AUFGABENSTELLUNG: Nehmen Sie bitte den Bericht über den Aufenthalt auf der Waldeck unten an der Stelle auf, an der er endet, und schreiben Sie ihn weiter.

QUELLENAUSZUG:
Resümee meines Aufenthalts auf der Waldeck vom 20.09. bis zum 05.10.2021
Ich bin Luna, mittlerweile 22 Jahre alt und mache hauptberuflich Musik. Obwohl dieses Jahr, in
dem meine Band „Luna and the Fathers“ gegründet wurde, ein musikalisch relativ erfolgreiches
war (besonders, wenn man die Umstände der Pandemie berücksichtigt), merkte ich bereits im
Sommer, dass es in Hamburg, wo ich aktuell wohne, schwierig werden würde, sich von dieser
Energie zu erholen. Ich war daher mehr als begeistert, als sich mir durch das WaldeckKultur
Stipendium die Möglichkeit bot, meinem Alltag für einige Wochen zu entfliehen.
Am 20. September kam ich mit einem ziemlich konkreten Plan an. Wir hatten gerade die
letzten Konzerte des Sommers und eine kleine Releasetour hinter uns. Da wir bereits in den
Planungen für das nächste Jahr waren und noch einiges an Material für Gespräche mit
eventuellen Verlagen bzw. Labels fehlte, hatte ich mir vorgenommen, die Wochen auf der Waldeck
für die Fertigstellung einiger Songs und Demos zu nutzen. Die erste Woche lief diesbezüglich
auch recht erfolgreich: Ich schrieb mehrere Texte fertig, baute mir im sogenannten „Baumhaus“
ein kleines Homestudio auf und begann mit dem Festhalten der ersten beiden Demos.

BEREITGESTELLTES MATERIAL:
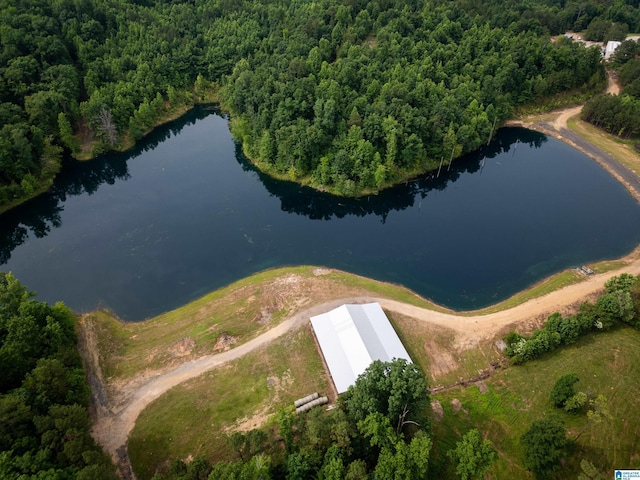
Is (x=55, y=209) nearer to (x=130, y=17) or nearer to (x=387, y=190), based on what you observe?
(x=387, y=190)

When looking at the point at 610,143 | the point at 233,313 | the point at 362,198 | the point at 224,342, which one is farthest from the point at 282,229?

ANTWORTBEREICH:
Bereits nach einigen Tagen merkte ich jedoch, dass mich auch andere Fragen zu
beschäftigen schienen. In den letzten Monaten war fast jede Woche dermaßen überfüllt von
Proben, Treffen und Konzerten, dass ich kaum dazu kam, mich mit Themen außerhalb meines
Projekts zu beschäftigen. Als die lang ersehnte Pause während des Stipendiums dann eintrat,
schienen mich all die Dinge, die ich in den vergangenen Monaten beiseite geschoben hatte, mit
beunruhigender Geschwindigkeit einzuholen: Ich begann, mich in einer Schleife der immer
gleichen Fragen aufzuhängen, der ich nun nicht mehr entkommen konnte.
Alle eigentlichen Pläne und Aufgaben wie die Arbeit an neuer Musik konnten dem nicht
mehr standhalten und ich bemerkte, wie ich mich immer mehr von allem um mich herum entfernte
und in mir versank. Vormittags starrte ich oft stundenlang in die Sonne, Nachmittags machte ich
Spaziergänge oder las zum achten Mal Harry Potter, Abends führte ich hin und wieder Gespräche
mit den lang- oder kurzfristigen Bewohner*innen der Lichtung; lernte Teile ihrer Geschichten
kennen und erfuhr wie sie alle, oft unabhängig voneinander, ihren Weg zu diesem Ort gefunden
hatten. Dem Ort, an dem auch ich gerade über mich nachdachte.
Auch wenn ich mir meine Zeit auf der Waldeck sicher anders vorgestellt hatte, bin ich
überzeugt, dass sie den Grundstein für einen Prozess in mir gesetzt hat, der seit langer Zeit
überfällig war und auch jetzt, zwei Monate nach meinem Aufenthalt, noch lange nicht beendet ist.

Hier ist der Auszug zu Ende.